Post that, the ransomware obtains a list of computers on the same network, and then checks whether two TCP ports – 139 and 445 – are open. If they are, Petya then proceeds to infect them with one of the above methods.
Who is behind it? And what are their demands?
There’s no clarity yet on who is behind it, except an email address (“[email protected]”) that’s now defunct. But judging by the attackers’ initial target, it’s clear that they intended to affect government and business operations in Ukraine. The country has blamed its neighbour Russia for previous cyber-attacks, including one that took down its power grid in 2015. It’s possible there’s some correlation, or it could be just coincidence.

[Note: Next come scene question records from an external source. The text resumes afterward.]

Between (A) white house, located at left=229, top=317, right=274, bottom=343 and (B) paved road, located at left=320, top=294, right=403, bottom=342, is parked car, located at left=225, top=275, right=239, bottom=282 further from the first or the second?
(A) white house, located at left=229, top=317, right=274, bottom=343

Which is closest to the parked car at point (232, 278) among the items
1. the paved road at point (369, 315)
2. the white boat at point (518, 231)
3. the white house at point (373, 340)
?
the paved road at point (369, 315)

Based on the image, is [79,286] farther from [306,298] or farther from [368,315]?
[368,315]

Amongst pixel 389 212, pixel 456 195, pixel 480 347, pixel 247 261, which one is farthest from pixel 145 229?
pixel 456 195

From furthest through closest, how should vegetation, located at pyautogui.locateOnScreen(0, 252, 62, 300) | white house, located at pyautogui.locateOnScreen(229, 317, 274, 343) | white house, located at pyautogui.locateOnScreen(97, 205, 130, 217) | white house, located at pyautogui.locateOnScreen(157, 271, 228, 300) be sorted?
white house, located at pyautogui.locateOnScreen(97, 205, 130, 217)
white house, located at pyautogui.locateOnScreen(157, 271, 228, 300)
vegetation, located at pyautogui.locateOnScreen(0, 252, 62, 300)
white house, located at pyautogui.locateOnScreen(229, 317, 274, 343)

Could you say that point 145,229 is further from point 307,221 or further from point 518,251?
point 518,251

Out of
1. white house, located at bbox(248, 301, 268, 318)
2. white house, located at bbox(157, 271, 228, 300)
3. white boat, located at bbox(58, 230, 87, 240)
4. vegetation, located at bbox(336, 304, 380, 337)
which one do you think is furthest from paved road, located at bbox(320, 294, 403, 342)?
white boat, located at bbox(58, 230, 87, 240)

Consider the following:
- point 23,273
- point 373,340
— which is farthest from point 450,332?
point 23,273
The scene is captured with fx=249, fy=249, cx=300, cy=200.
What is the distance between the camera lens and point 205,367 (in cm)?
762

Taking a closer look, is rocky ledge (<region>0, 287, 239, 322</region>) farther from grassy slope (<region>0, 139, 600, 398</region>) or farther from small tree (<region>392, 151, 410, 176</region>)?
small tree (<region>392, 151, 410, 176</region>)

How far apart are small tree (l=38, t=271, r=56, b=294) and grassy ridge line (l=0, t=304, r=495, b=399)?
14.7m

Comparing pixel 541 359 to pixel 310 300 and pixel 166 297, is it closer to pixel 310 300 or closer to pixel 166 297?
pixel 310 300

As for their demands, the ransom note that’s displayed after the Petya infection asks for the equivalent of $300 (roughly Rs. 19,300) in Bitcoin to a unified Bitcoin address. After that, you must send a confirmation of the payment to an email address upon which the attackers will send you a decryption key.
While some people made payments on Tuesday night, ransom payments aren’t advised any more as the email address being used for confirmation has been shut down by the email provider. That means even if you’re okay paying $300 for your data, it’s impossible for the attackers to send you a decryption key.
How can I protect myself? And what do I do if I’m already infected?
As an individual user, you should ensure that you’re using a fully-updated version of Windows. If you’re on an older release due to a company policy, talk to your IT department to apply the MS17-010 patch issued by Microsoft. You should also consider using anti-malware software such as Kaspersky Internet Security to scan for problems, and the company claims the updated versions of its software can now detect the malware. Symantec security products with virus definition 20170627.009, and above, are also protected, a report by The Guardian notes. For organisations, it’s advisable to disable Psexec and WMI, and apply the Microsoft patch to all systems if it hasn’t already been done.
Since Petya only encrypts your computer upon reboot, you should shut down your computer if you believe you’ve been infected. If you see this screen upon reboot, shut down your computer immediately. You can also follow this guide to trick the ransomware into not running, though it’ll need to be used on every computer if you’re part of a network.
In case you find yourself on the ransom note screen, there’s nothing you can do unfortunately as the attackers’ email address is now invalid. You’ll need to format your hard drive, and do a fresh install of Windows.